Chaque maladie présentait des particularités :
- la diminution du risque de maladies inflammatoires à médiation immunitaire, une catégorie qui comprend la maladie de Crohn, était fortement liée à l’exercice vigoureux,
- le risque de diabète de type 2, en revanche, était lié à la fois au volume global de temps consacré à tous les niveaux d’effort et au temps consacré à l’exercice vigoureux.

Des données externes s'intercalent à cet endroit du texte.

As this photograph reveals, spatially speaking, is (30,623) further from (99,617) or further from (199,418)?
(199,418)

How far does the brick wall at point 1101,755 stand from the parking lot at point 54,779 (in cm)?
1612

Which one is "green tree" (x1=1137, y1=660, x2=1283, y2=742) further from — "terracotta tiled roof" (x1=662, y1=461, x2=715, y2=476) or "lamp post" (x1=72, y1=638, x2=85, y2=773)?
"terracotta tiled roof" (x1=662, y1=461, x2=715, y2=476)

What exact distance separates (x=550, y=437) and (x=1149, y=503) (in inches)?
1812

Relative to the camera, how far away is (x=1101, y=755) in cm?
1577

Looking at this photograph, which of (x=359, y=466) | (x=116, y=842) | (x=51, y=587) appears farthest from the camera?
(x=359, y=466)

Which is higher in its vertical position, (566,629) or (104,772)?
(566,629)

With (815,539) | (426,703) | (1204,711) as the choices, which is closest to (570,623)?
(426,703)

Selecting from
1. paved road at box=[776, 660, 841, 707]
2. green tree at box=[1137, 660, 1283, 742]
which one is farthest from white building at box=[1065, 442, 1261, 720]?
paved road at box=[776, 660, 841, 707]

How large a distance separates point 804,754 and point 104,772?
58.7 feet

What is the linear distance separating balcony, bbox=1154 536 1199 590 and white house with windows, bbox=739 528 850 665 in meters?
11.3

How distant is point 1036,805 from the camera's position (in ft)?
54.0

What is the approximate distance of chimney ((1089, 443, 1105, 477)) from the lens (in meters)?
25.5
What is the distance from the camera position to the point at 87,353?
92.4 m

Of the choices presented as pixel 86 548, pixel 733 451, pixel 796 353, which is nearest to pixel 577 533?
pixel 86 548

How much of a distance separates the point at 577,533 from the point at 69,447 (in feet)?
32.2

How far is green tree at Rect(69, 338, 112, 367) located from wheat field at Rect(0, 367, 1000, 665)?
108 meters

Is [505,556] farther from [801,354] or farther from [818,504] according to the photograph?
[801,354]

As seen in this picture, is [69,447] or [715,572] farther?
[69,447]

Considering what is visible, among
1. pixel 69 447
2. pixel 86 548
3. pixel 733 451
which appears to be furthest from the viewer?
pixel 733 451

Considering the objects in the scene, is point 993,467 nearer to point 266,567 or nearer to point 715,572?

C’est l’une des affections où l’on constate que le volume importe, explique Stamatakis, et pas seulement l’intensité.
Quelle quantité d’exercice physique est-elle suffisante ?
Aussi peu que 4 à 5 minutes par jour d’activité vigoureuse sont liées à des changements substantiels pour la santé.
Quatre minutes et demie d’exercice physique sont associées à un risque inférieur de développer une maladie cardiovasculaire d’environ 35 à 50 %, précise Emmanuel Stamatakis.
Aux États-Unis, les recommandations actuelles suggèrent de pratiquer 75 minutes d’activité physique vigoureuse par semaine, ou 150 minutes d’activité modérée. Mais même de très petites quantités d’activité de haute intensité peuvent avoir un impact important sur la santé, comme l’ont découvert ce groupe de recherche et d’autres.
Comment savoir si un exercice est considéré comme « vigoureux » ?
Si l’on peut parler confortablement, l’exercice est modéré. Entrer dans la zone vigoureuse coupe le souffle, explique Emmanuel Stamatakis.
L’exercice vigoureux est souvent assez inconfortable. La plupart des personnes qui ne s’entraînent pas souvent ont peu de chances de pouvoir le soutenir pendant plus d’une minute ou deux d’affilée. Mais 60 secondes est absolument parfait, selon Emmanuel Stamatakis. Rien qu’une minute d’activité physique soutenue peut aider à améliorer l’hypertension.
De nombreuses recherches montrent aujourd’hui que l’accumulation d’activité par des salves aussi courtes est bénéfique. Courir pour attraper le bus compte, tout comme monter les escaliers, du moment qu’on est essoufflé et qu’on ne peut plus parler.
Augmenter la quantité d’exercice vigoureux pourrait être finalement assez facile. La manière précise dont cela peut affecter des organes aussi divers que les reins et les poumons est encore l’objet de recherches actives. Pour autant, il existe suffisamment de preuves suggérant des effets positifs justifiant la peine de sortir de sa zone de confort, quelques minutes chaque jour.